New Weakness Identified in Childhood Brain Tumor

A new weakness found in aggressive medulloblastoma can help customize drugs by targeting specific tumor cells and lead to improved treatment methods for cancer patients.

A new weakness has been found in aggressive medulloblastoma that can lead to more efficient and targeted drugs and improve treatment in some cancer patients, reveals a new study.

Medulloblastoma is the most common form of childhood brain tumor, according to an early study by Queen Mary University of London (QMUL), funded by the Medical Research Council and Brain Tumor Research.

About Brain Tumor
Brain tumors are the abnormal growth of brain cells that may be benign or metastatic. Brain tumors account for about 2.4% of all the tumor diagnosesandare most challenging due to their critically delicate location.

‘BMI1 and CHD7 are two proteins that act as biomarkers in identifying patients who could benefit from the personalized drugs. ’

Current treatments for medulloblastoma include a combination of surgery, radiotherapy and chemotherapy which are not specific in how they target the tumor, and often lead to significant side effects, such as mental and physical disabilities.
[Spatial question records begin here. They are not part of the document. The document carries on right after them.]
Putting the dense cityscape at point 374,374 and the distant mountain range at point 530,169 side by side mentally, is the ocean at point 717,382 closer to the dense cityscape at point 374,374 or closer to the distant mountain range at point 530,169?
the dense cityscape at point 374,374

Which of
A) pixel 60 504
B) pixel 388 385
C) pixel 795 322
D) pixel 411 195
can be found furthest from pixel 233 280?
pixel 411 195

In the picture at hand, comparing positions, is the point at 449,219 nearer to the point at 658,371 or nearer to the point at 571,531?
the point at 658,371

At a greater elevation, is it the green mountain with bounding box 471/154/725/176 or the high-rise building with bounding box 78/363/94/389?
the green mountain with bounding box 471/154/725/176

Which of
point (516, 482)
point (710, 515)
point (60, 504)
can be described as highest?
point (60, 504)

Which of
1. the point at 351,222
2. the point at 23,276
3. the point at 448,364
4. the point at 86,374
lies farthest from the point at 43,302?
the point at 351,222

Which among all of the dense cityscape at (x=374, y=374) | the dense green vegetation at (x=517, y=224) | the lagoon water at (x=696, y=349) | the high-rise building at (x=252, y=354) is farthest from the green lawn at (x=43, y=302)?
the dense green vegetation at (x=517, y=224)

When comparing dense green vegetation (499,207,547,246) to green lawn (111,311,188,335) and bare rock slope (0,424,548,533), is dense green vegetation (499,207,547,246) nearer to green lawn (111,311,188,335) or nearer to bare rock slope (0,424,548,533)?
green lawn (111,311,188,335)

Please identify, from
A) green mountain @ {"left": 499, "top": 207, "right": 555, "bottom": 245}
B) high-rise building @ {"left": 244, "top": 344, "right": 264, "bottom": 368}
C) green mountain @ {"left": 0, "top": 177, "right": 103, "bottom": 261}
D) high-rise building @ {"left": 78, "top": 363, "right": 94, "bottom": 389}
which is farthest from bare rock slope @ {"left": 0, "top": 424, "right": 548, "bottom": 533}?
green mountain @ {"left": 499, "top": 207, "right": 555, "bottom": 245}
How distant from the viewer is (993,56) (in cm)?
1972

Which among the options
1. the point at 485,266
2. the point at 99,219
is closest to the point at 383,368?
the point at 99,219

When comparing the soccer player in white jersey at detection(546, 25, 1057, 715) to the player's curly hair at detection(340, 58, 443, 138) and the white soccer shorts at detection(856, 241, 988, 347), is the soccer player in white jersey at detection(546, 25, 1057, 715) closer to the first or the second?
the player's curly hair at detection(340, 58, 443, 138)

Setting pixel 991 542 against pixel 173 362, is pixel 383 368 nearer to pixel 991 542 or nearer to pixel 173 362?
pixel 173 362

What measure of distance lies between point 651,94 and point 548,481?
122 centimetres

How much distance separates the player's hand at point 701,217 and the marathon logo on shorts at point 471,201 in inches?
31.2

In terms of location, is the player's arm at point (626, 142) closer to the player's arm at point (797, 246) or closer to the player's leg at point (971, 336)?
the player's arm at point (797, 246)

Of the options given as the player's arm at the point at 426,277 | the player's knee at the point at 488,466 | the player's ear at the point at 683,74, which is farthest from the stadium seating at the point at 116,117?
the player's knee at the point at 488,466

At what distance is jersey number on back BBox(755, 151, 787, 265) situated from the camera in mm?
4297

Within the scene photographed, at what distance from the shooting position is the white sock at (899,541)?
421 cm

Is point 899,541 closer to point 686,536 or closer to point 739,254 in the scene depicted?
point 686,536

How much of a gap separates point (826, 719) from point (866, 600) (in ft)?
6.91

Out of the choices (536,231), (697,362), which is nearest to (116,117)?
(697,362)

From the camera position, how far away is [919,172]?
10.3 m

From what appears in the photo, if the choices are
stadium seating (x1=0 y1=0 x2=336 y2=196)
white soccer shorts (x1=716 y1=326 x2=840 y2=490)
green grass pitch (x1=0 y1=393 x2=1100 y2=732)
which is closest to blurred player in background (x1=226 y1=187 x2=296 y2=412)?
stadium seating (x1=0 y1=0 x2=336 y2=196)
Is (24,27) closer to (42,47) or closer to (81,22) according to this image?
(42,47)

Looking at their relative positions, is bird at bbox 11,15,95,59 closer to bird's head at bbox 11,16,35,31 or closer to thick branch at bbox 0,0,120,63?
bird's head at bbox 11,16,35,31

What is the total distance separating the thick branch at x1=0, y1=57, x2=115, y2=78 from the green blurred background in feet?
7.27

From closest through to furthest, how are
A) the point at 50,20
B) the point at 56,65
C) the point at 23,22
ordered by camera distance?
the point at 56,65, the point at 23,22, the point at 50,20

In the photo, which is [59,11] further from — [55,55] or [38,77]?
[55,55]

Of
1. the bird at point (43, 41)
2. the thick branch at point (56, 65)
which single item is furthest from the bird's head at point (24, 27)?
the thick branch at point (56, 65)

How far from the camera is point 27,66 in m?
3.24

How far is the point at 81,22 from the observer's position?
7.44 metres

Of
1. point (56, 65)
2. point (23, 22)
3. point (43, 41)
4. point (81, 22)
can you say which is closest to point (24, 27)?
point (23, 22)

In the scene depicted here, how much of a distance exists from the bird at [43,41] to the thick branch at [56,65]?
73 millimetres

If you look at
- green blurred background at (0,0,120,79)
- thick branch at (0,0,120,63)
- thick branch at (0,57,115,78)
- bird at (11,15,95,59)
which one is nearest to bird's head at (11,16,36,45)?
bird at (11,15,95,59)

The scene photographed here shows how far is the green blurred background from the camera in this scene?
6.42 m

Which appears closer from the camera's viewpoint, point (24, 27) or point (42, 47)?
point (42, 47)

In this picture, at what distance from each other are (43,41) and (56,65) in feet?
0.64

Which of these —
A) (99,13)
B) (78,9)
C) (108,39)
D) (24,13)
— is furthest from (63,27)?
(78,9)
Treatment is further complicated by the fact that medulloblastoma is not a single disease but classified into subgroups with different prognosis and survival. Little is known about the most aggressive and most common form of the disease, and better knowledge on how to identify and treat those patients could improve prognosis.

Lead researcher Professor Silvia Marino from QMUL said: "We've identified a new weakness in a subgroup of aggressive medulloblastomas, which potentially means that they could be susceptible to drugs which we did not know could be used to treat this type of cancer.

Brain Tumor in Children - Types, Causes, Symptoms, Diagnosis & Treatment
An abnormal growth of cells in the brain is called brain tumor. Most tumors arise within the brain (primary). They can be benign or cancerous.

"Those drugs are already being tested in clinical trials for other tumors, so if we're able to confirm their efficacy in medulloblastoma patients, they could be brought in as treatments quicker than if we would have to develop a new drug."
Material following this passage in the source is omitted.